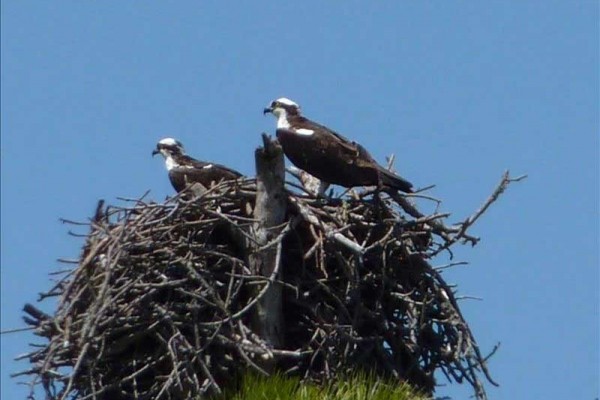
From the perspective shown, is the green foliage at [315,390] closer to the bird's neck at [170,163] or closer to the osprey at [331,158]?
the osprey at [331,158]

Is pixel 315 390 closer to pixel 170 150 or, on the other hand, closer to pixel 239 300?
pixel 239 300

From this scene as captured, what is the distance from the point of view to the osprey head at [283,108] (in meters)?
13.2

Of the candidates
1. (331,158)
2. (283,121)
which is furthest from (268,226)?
(283,121)

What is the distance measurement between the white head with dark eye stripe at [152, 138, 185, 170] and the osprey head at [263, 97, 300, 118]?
85cm

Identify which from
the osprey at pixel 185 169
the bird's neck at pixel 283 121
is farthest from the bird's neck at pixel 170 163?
the bird's neck at pixel 283 121

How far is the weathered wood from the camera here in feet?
38.4

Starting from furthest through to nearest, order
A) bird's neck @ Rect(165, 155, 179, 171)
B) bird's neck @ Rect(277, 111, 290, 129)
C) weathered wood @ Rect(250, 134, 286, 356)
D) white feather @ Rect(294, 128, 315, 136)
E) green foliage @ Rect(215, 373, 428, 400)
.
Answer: bird's neck @ Rect(165, 155, 179, 171) < bird's neck @ Rect(277, 111, 290, 129) < white feather @ Rect(294, 128, 315, 136) < weathered wood @ Rect(250, 134, 286, 356) < green foliage @ Rect(215, 373, 428, 400)

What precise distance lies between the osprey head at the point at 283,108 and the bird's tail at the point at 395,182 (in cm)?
132

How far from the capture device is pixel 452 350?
1186cm

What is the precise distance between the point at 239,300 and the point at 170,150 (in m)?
2.30

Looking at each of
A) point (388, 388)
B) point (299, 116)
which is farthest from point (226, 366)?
point (299, 116)

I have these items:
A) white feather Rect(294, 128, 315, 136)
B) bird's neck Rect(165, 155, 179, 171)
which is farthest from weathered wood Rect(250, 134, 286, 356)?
bird's neck Rect(165, 155, 179, 171)

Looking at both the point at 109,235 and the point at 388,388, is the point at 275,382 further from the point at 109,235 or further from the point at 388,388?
the point at 109,235

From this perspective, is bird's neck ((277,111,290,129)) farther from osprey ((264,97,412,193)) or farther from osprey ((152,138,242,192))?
osprey ((152,138,242,192))
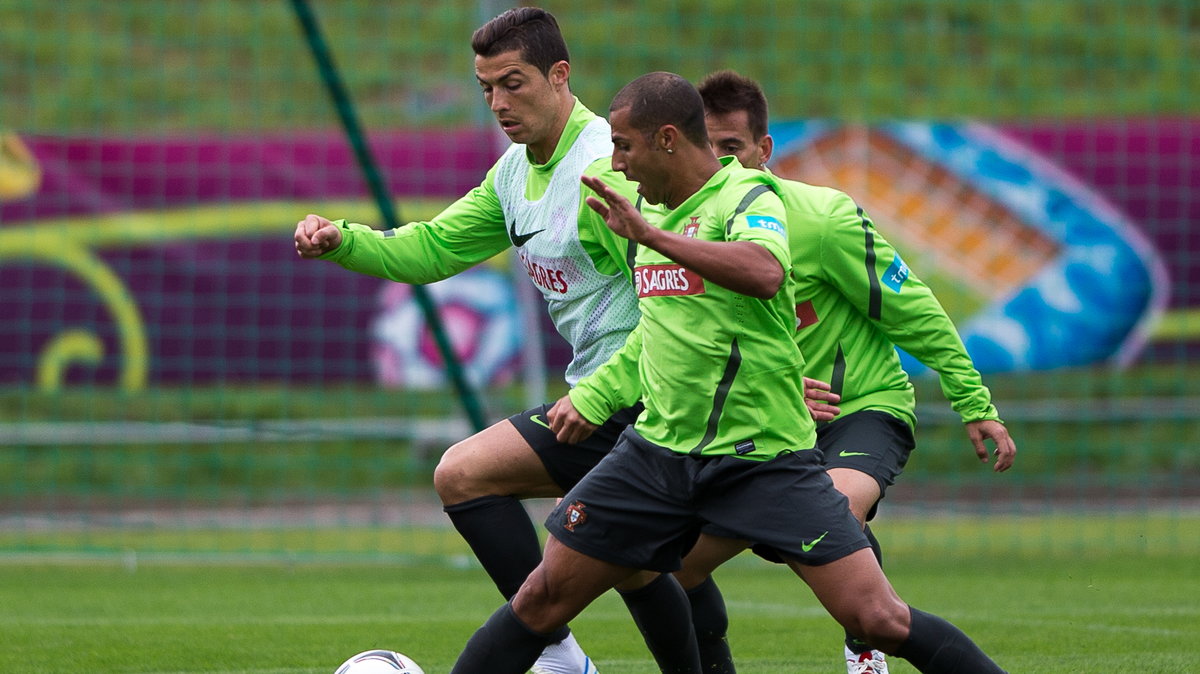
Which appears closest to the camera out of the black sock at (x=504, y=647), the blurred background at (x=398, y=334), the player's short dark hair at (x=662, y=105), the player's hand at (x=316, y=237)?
the player's short dark hair at (x=662, y=105)

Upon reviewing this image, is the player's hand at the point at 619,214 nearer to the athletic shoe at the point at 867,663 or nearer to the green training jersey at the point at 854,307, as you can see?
the green training jersey at the point at 854,307

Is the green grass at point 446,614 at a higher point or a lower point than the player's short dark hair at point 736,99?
lower

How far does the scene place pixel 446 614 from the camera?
7.75m

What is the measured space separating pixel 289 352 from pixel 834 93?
6.29 metres

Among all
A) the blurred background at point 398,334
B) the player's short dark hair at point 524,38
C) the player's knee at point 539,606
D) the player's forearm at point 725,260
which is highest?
the player's short dark hair at point 524,38

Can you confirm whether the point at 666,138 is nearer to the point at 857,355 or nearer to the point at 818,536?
the point at 818,536

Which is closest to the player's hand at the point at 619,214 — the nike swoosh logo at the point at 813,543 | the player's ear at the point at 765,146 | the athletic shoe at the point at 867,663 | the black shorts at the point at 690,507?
the black shorts at the point at 690,507

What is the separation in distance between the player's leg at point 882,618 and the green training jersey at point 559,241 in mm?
1110

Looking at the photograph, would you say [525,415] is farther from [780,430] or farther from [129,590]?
[129,590]

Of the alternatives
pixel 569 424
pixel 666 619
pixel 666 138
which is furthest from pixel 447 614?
pixel 666 138

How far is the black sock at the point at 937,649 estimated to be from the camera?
4.31 m

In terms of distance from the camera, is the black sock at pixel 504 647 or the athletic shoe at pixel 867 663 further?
the athletic shoe at pixel 867 663

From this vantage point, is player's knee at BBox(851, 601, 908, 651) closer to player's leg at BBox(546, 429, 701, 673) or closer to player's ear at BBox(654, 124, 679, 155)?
player's leg at BBox(546, 429, 701, 673)

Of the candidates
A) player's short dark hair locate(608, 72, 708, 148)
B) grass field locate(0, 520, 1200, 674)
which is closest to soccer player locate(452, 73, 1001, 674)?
player's short dark hair locate(608, 72, 708, 148)
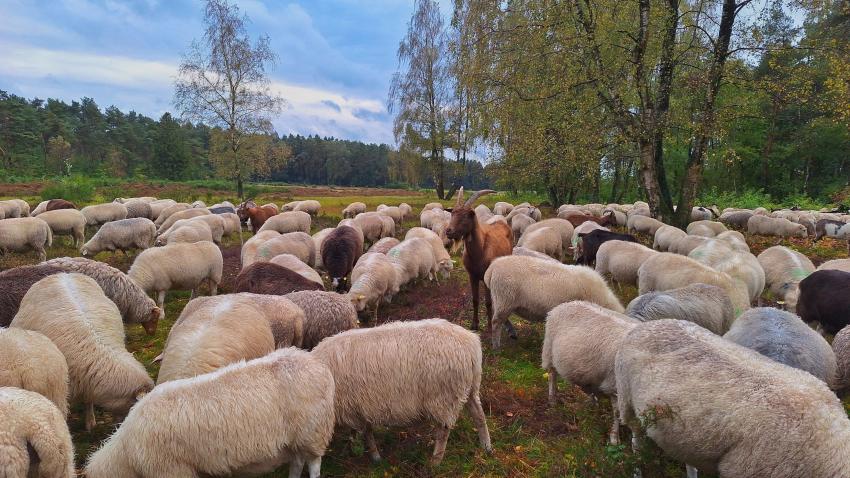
◇ ◇ ◇ ◇ ◇ ◇ ◇
TASK DETAILS –
List every line of the entries above that contains the word "closer", treating uppercase and lowercase as different.

RESPONSE –
From the perspective shown, is the green foliage at [315,390] closer to the bird's neck at [170,163] or closer to the osprey at [331,158]?
Is pixel 315 390 closer to pixel 170 150 or, on the other hand, closer to pixel 239 300?
From this vantage point, is player's knee at BBox(851, 601, 908, 651) closer to player's leg at BBox(546, 429, 701, 673) or closer to player's ear at BBox(654, 124, 679, 155)?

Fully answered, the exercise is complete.